The question arose what to do if the density of a random variable depends on $(\alpha-x)$ (maybe in some degree) on the interval from 0 to $\alpha$, for example. The likelihood function then turns out to depend on the product of $(\alpha-x)^n$. And when the MLE estimator is set to $\hat\alpha=max(X_i)$, it turns out that the likelihood function is reset to zero. What about the MLE estimator in such cases? For example, if r.v. with density $f(x)=\left ( \frac{2\left ( \alpha -x \right )}{\alpha^2}\right ) if x\in \left [ 0;\alpha \right ]$
or the second example in this message The Doctor (https://math.stackexchange.com/users/165662/the-doctor), Existence of Maximum Likelihood Estimator, URL (version: 2017-10-08): Existence of Maximum Likelihood Estimator
When substituting such an estimator $\hat{\mu}=X_{(1)}$, the likelihood function is equal to 0 too - one of the multipliers, where the minimum member of the sample comes across, resets it. What about this estimation then?

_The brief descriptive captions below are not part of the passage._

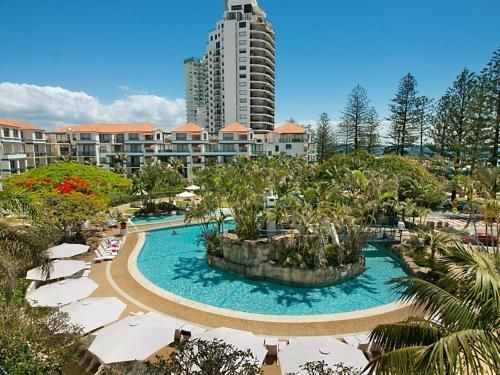 Calypso Plaza Resort Unit 215 Beachfront Studio Apartment3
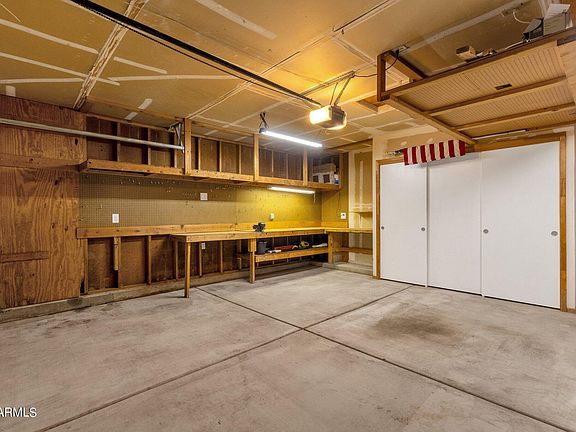 5th image of 3532 W CHICAGO Street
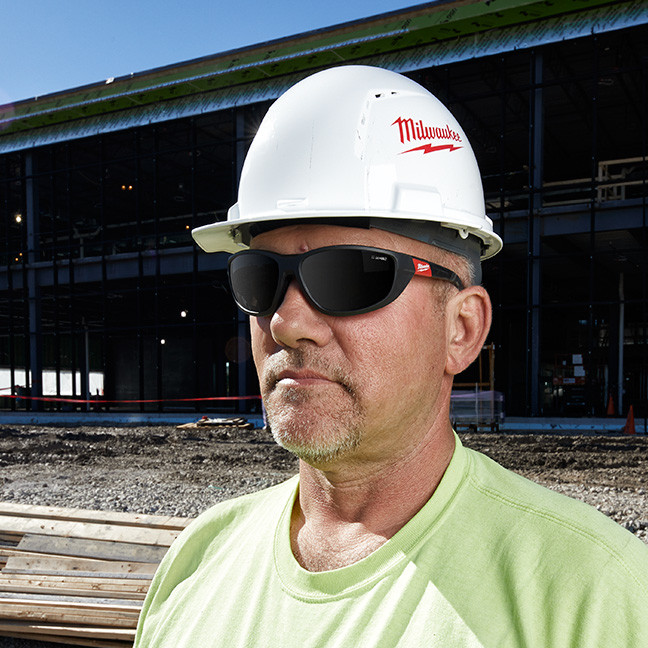 Milwaukee 48732045 Polarized Performance Safety Glasses with Gasket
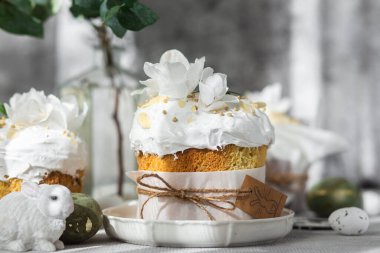 Geleneksel Paskalya pastaları ve beyaz renklerde boyanmış yumurtalar. Paskalya Kulich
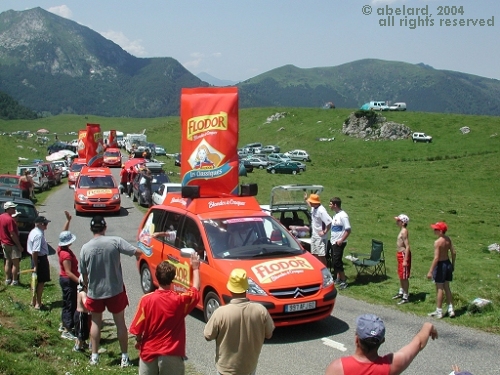 Publicity caravan against the spectacular Pyrenées scenery.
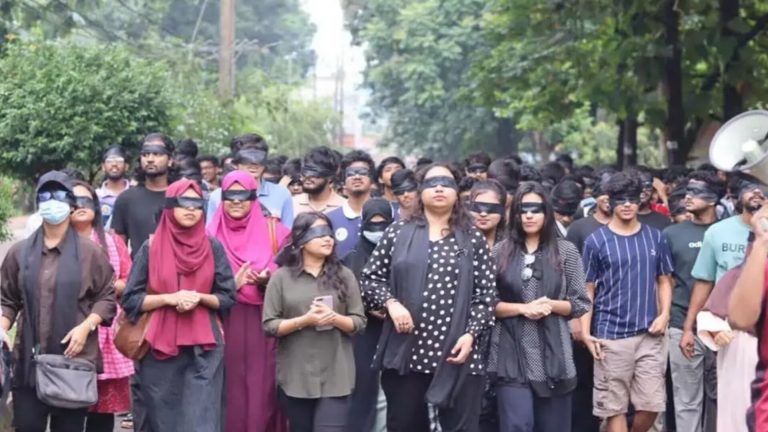 চোখ বেঁধে চুয়েট শিক্ষার্থীদের প্রতিবাদ মিছিল, সাবেক ভিসিকে ফেরানোর দাবি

In your example, the lileihood is
$$L(X;a)=\frac{2^n}{a^{2n}} \prod_{i=1}^n (a-x_i) [0\le x_i \le a]$$
In terms of the variable $a$, this gives the domain $a \in [\max(x_i), +\infty)$. Inside this domain, $L(X;a)$ is differentiable. Hence, its global maximum is either a critical point inside the domain, or either lies in the extremes. But the latter is not possible, because $L(X; \max(x_i))=0$. Hence we can seek for critical points.
Using the log likelihood, deriving and equating to zero we get the following equation for the critical point(s):
$$ a =\frac{2n}{\sum \frac{1}{a-x_i}} =2\,{\rm Hm}(a-x_i) $$
where $Hm$ denotes the harmonic mean.
This should be solved numerically (inside the domain).